Accept that you can’t control everything.

You may have had a fight with your brother over something stupid like who sat on whose favorite chair first or whose turn it was to take out the trash. Now he won’t talk to you because you “ruined his day.” The truth is, you can’t control everything, or anyone else for that matter. Don’t take it personally if he doesn’t forgive you right away; just keep trying until he does.

Don’t take sides.

Don’t take sides. Siblings will often try to get you on their side during fights, hoping that you’ll help them win over their opponent. Don’t do this, Instead, remind them that nobody wins when people argue or fight, it just makes everyone feel worse about themselves and their relationship with each other.

Siblings will often try to get you on their side during fights, hoping that you’ll help them win over their opponent. This is because they know that having somebody on their side makes them more likely to win the argument. However, taking sides in a fight only makes everyone feel worse and damages relationships.

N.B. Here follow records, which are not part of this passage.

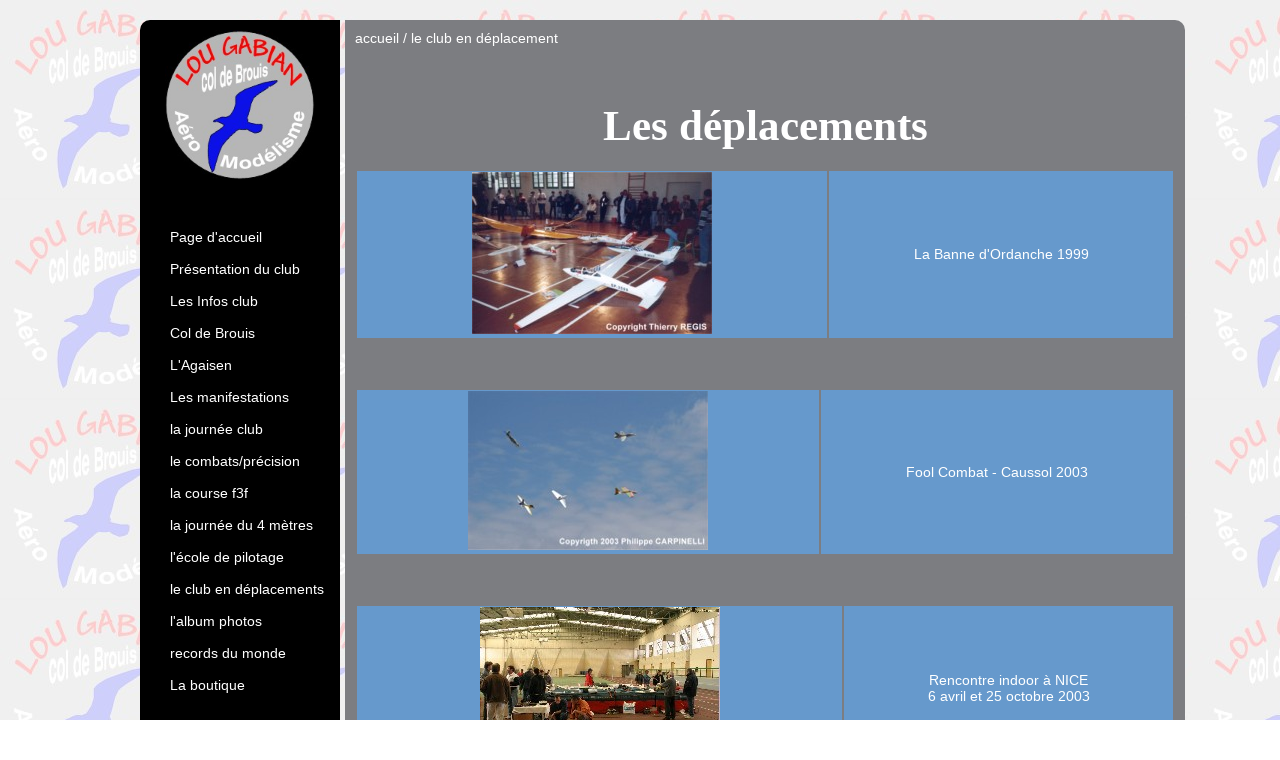

--- FILE ---
content_type: text/html
request_url: http://col-de-brouis.net/club_deplacement/club-deplacements3.html
body_size: 1267
content:
<!DOCTYPE html PUBLIC "-//W3C//DTD XHTML 1.1//EN"
"http://www.w3.org/TR/xhtml11/DTD/xhtml11.dtd">
<html xmlns="http://www.w3.org/1999/xhtml" xml:lang="fr">
<!-- Date de création: 01/01/2021 --> 
<!-- ''Date de révision: 01/01/2021'' --> 

<head>
<meta http-equiv="Content-Type" content="text/html; charset=iso-8859-1" />
<title>CLUB EN DEPLACEMENT</title>
<meta name="description" content="menu du dossier club en déplacements" />
<meta name="author" content="Thierry REGIS" />
<meta name="copyright" content="Lou Gabian - Thierry REGIS" />

<link rel="stylesheet" type="text/css" href="../style-page3.css" /> 

<script src="https://cmp.osano.com/6olXCSMS2g9wqNT/cc502d80-5798-49ab-8585-8ccadcf7b0a1/osano.js"></script> 
</head>

<body>

<!-- bloc conteneur ********************************************************************************************** -->
<div id="conteneur">


<!-- bloc somaire *********************************** -->
<div id="sommaire">

<!-- logo club -->
<img class="logogabian" src="../icones/w-lgm2011.jpg" alt="logo lou gabian" /><br /><br /><br />

<!-- sommaire -->

<p class="sommaire">
<a href="../index.html">Page d'accueil</a><br /><br />
	  
<a href="../le_club/club3.html">Présentation du club</a><br /><br />
	  
<a href="../info_club/infos_club3.html">Les Infos club</a><br /><br />

<a href="../col_de_brouis/coldebrouis3.html">Col de Brouis</a><br /><br />

<a href="../agaisen/agaisen3.html">L'Agaisen</a><br /><br />
 
<a href="../les_manifestations/manifestations3.html">Les manifestations</a><br /><br />

<a href="../journee_planeur/journee_planeur3.html">la journée club</a><br /><br />

<a href="../combat/combat3.html">le combats/précision</a><br /><br />

<a href="../f3f/f3f3.html">la course f3f</a><br /><br />

<a href="../journee_4m/journee4m3.html">la journée du 4 mètres</a><br /><br />

<a href="../ecole_de_pilotage/ecole_de_pilotage3.html">l'école de pilotage</a><br /><br />

<a href="club_deplacement/club-deplacements3.html">le club en déplacements</a><br /><br />

<a href="../album_photos/album_photos3.html">l'album photos</a><br /><br />

<a href="../records/records3.html">records du monde</a><br /><br />

<a href="../boutique/boutique3.html">La boutique</a></p>

</div>



<!-- bloc page *********************************** -->
<div id="page">


<!-- arborescence -->
<a href="../index.html">accueil</a> / le club en déplacement<br /><br />

<!-- titre -->
<h1>Les déplacements</h1>

<!-- banne 99 -->
<table>
    <tr>
      <td><img src="icones/ban99-32p.jpg" alt="ban99-32p" /></td>
      <td><a href="banne99/banne3-99.html">La Banne d'Ordanche 1999</a></td>
    </tr>
</table>
<br /><br /><br />


<!-- causol 2003 -->
<table>
    <tr>
      <td><img src="icones/opup7p.jpg" alt="opup7p" /></td>
      <td>Fool Combat - Caussol 2003</td>
    </tr>
</table>
<br /><br /><br />


<!-- indoor macnse 2003 -->
<table>
    <tr>
      <td><img src="icones/0036w.jpg" alt="0036w" /></td>
      <td>Rencontre indoor à NICE<br />6 avril et 25 octobre 2003</td>
    </tr>
</table>
<br /><br /><br />


<!-- crespiere 2003 -->
<table>
    <tr>
      <td><img src="icones/crespiere.jpg" alt="crespiere" /></td>
      <td>Rencontre électrique<br />CRESPIERE 2003</td>
    </tr>
</table>
<br /><br /><br />

<a href="#page">Retour en haut de page</a>

<!-- lien site  -->
<br /><br />
<p class="center"><a href="../index.html">www.col-de-brouis.net</a></p>

<br /><br />
<hr class="hrpage" />
<br /><br />
</div>

</div>
</body>
</html>


--- FILE ---
content_type: text/css
request_url: http://col-de-brouis.net/style-page3.css
body_size: 881
content:
@charset "windows-1252"; 

html, body {
    margin:0;
    padding:0;
}

body{
	width:1000px;
	margin:auto;
	margin-top:20px;
	margin-bottom:20px;
	background-image:url('icones/wfond.jpg');
	font-size:0.9em;
	font-family:arial,Georgia,Serif;
	color:#ffffff;
	}


	/*titre*/
h1{
	font-size:3em;
	text-align:center;
	font-family:andy;
	position:relative;
	top:10px;
	}

	/*sous titre*/
h2{
	text-align:center;
	font-size:1.5em;
	font-family:time new roman;
	position:relative;
	bottom:8px;
	color:#ffff99;
	}

	/*titre rubriques*/
h3{
	text-align:center;
	font-size:2em;
	font-style:normal;
	text-decoration:underline;
	color:#ffff99;
	}

	/*titre rubriques align gauche*/
h4{
	font-size:1.5em;
	font-style:normal;
	text-decoration:underline;
	color:#ffff99;
	}

p{
	}

.center{
	text-align:center;
	}

.sommaire{
	position:relative;
	left: 20px;
	}	

	
.album{
	text-align:center;
	font-size:1.5em;
	font-style:normal;
	color:#ffff99;
	}

	
table{
	margin:auto;/* Centre le tableau */
	width:100%;
	}

 td {
	background-color:#6699cc;
	text-align:center;
	}

.photos { /* table 3 cellules */ 
	margin:auto;/* Centre le tableau */
	width:100%;
	} 

.photos td  {
	background-color:#6699cc;
	text-align:center;
	width:30%;
	}
  
.infos { /* table 4 cellules */ 
	margin:auto;/* Centre le tableau */
	width:100%;
	}

.infos td {
	background-color:#6699cc;
	text-align:center;
	width:25%;
	}


		
img { 
	border:0;
	} 

.logogabian{ 
	height:150px; 
	width:150px; 
	margin-left:15px;
	} 

.centrale {
   	width:300px;
	position:relative;	
	left:1px;
	}	

.petite{ 
	height:150px; 
	} 
	
.boutique {
   	width:600px;
	position:relative;	
	left:100px;
	}


a:link {
	text-decoration:none;
	color:#fff;
	}      /* unvisited link */

a:visited {
	text-decoration:none;
	color:#fff;
	}  /* visited link */

a:hover {
	text-decoration:underline;
	color:#ffffcc;
	}  /* mouse over link */

a:active {
	color:#ffffcc;
	}  /* selected link */ 


hr{
	margin-left:20px;
	margin-right:20px;
	background-color:#336699;
	height:2px;
	border-width:1px;
	}

.hrpage{	
	margin-left:220px;
	margin-right:220px;
	background-color:#c0c0c0;
	height:1px;
	border-width:1px;
	}	
	
	
/* blocs conteneur ------------------------------------------------------------------------------------------------ */	
div#conteneur {
	width:1000px;
	height:4000px;
	}
	
	
/* bloc sommaire ------------------------------------------------------------------------------------------------ */	
div#sommaire {
	float:left;
	width:180px;
	height:4000px;
	background-color:#000000;
	padding:10px;
	border-radius: 10px 0 0 10px;
	}	
	
	
/* bloc page ------------------------------ */	
div#page {
   background-color:#7c7d81;
   width:820px;
   height:4000px;
   margin-top:5px;
   margin-left:205px;
   padding: 10px;
   border-radius: 0 10px 10px 0;
   }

Keep a lid on your emotions.

When you feel angry, think about why it’s important not to yell at your brother or sister in that moment. If you’re feeling betrayed by them, try to understand their perspective as well as yours. It might be tempting to start yelling about how much time they’ve wasted playing video games instead of doing their chores but even if this is true, yelling won’t help matters much here. If your brother or sister asks for space at this point, give it to them; it’ll help them come around sooner rather than later.

Be willing to apologize

If you’ve said something hurtful, it’s important that you apologize, even if they’re the ones who started the argument in the first place. An apology doesn’t take away their feelings but does show them that you care about them and want to make things right between you two.

Be honest about how you are feeling with them both.

This means being open about what happened between you two in the past and why you feel hurt by it. For example, if they hurt your feelings by saying something mean about you behind your back, tell them that this made you feel bad and ask them why they said it in the first place. They might not realize that what they did was wrong and apologize for it immediately.

Don’t force it unless you have to.

Siblings who don’t get along often don’t want to be around each other, so don’t force an interaction if one of you doesn’t want it. If you feel like your brother or sister is being difficult, take a step back and give them some space, they’ll come around when they’re ready.

Find common interests and activities

You may find that once you start talking about things that interest both of you (such as sports or music), it’s easier to get along than if you just talk about what makes each person different from the other one (like their grades or personality traits).